第34話 納涼花火大会
甘港区。海の見える公園広場。
「お祭りの太鼓の音がするわ。出店も出てるわ」
「ワクワクするワン」
浴衣姿のアンコリンとスア丸は、目移りしてしまう。
「女王アンコリン。甘いものを食べてはいけませんよ」
メイプルくんも浴衣姿。厳しいのも変わらない。
「えー」
「我慢するワン。健康のためワン」
「ホーホケキョ」
訳・水風船すくい、やりましょう。
「好きな色、選ぶだよ。アンコリン」
「えー。楽しそうね。やるやる〜」
「僕も水風船、欲しいワン」
ワイワイ。色鮮やかな、水風船に心ときめく。
伝統和菓子あんこと同じ赤紫色と、ウグイスあんの緑色と、きな粉の黄土色。
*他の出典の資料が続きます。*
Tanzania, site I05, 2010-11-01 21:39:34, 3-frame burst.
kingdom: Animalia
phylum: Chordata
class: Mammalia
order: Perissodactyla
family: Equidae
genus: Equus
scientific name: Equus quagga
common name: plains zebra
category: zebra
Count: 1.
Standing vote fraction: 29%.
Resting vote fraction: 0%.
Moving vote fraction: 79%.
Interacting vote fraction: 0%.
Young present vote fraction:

三色混ざった、水風船を見つけてすくいあげる。
見事に、取れた。
皆んなで、好きな色の水風船をすくっていく。
全員、見せ合う。
皆んな、すごく綺麗なものを選んだ。
「楽しそうです。アンコリンちゃんたち」
「そうだな」
離れた竹椅子に、佐糖さんは、座っていた。
隣りには、恋焦がれたサハギンさまがいてくれる。
二人共に、浴衣姿だ。
何て、幸せなことだろう。
第34話 納涼花火大会
納涼花火大会。
暑い夏の中で開かれる、屋外イベント。
出店や屋台が楽しめる。
目玉は、もちろん夜空に打ち上げられる花火だ。
『打ち上げ花火は午後7時からはじまります』
アナウンスが流れる。
打ち上げ花火は、やるようだ。
「花火やるって、スア丸」
「花火楽しむワン。アンコリン」
「ホーホケキョ」
訳・早く見たいな。
「待ちきれないべさ」
アンコリンたちは、屋台で、たこ焼きと焼きそばを買うことにした。
打ち上げ花火を見上げながら、食べるのだ。
「花火の見えやすい別荘のテラスに移動しよう」
浴衣姿のバーニさまは、ひょっとこのお面をつけている。
「あー。お面良いわね」
「どこで買ったワン」
「ホーホケキョ」
「ずるいだべ」
バーニさまに、詰め寄る女の娘たちとスア丸。
「夏の屋外で、元気だな」
「暑いけど、外が花火大会の醍醐味よ」
「お面買って、テラス行くワン」
女王アンコリンたち。
打ち上げ花火は、女王別荘のテラスからも見える。
海の近くの公園広場で、お祭り気分を味わった後は、女王別荘に戻って、テラス席で夜空の花火を見上げるのだ。
「ペンペンペンペ〜ン」
「お祭りペン」
「どけペン。どけペン」
海兵ペンギンたちが、現われた。
人を蹴飛ばしたり、ゴミをそこら辺に捨てている。
マナーの悪いペンギンたちだ。
「また会えたペン。運命ペン」
問題児ペギが、佐糖さんの前に立ちふさがった。
「行儀良くしたらどうだ」
佐糖さんをかばうサハギンさま。
「掃除する人間が、掃除すれば良いペン」
「お前は、海兵に志願しているのではないのか。海兵は、海も、陸地も守る守護者なのだろう」
「う…」
どうやら、問題児ペギは、海だけ綺麗にすれば良いと思っている様子。
「海だけじゃなくて、陸も守るんだペン?」
「そうだ。教官に教わっていないのか」
「海兵ペンギン整列!」
海兵ペンギン長官が、大きく声を張り上げた。
ビシっ。
直立不動になる海兵ペンギンたち。
「ゴミは、全部回収。人間に謝ること!」
海兵ペンギンたちは、公園広場の人々に謝りながら、ゴミの回収をはじめた。
元々、見世物にされてきたペンギン族。人間に、ドレイにされてきたと思っている。
人間が、根本的に悪い人々だと思っている。
その割には、人間に惚れっぽい。
高圧的な態度も、訓練を続けて、緩和していくしかない。
「申し訳ないですペン」
海兵ペンギン長官が、サハギンさまに頭を下げる。
「いいや。大丈夫だ。指導も大変な仕事だな」
「やりがいのある仕事ですペン」
若いペンギンは、徐々に、人間を許せるようになっていくのだと言う。
ペンギンたちにも、色々あると言うことだ。
「佐糖さん。女王別荘に戻って、打ち上げ花火を見ましょ」
「楽しむワン」
アンコリンたちが、呼んでいる。
「行こうか。佐糖さん」
「はい。サハギンさま」
二人は、手をつないで歩きはじめた。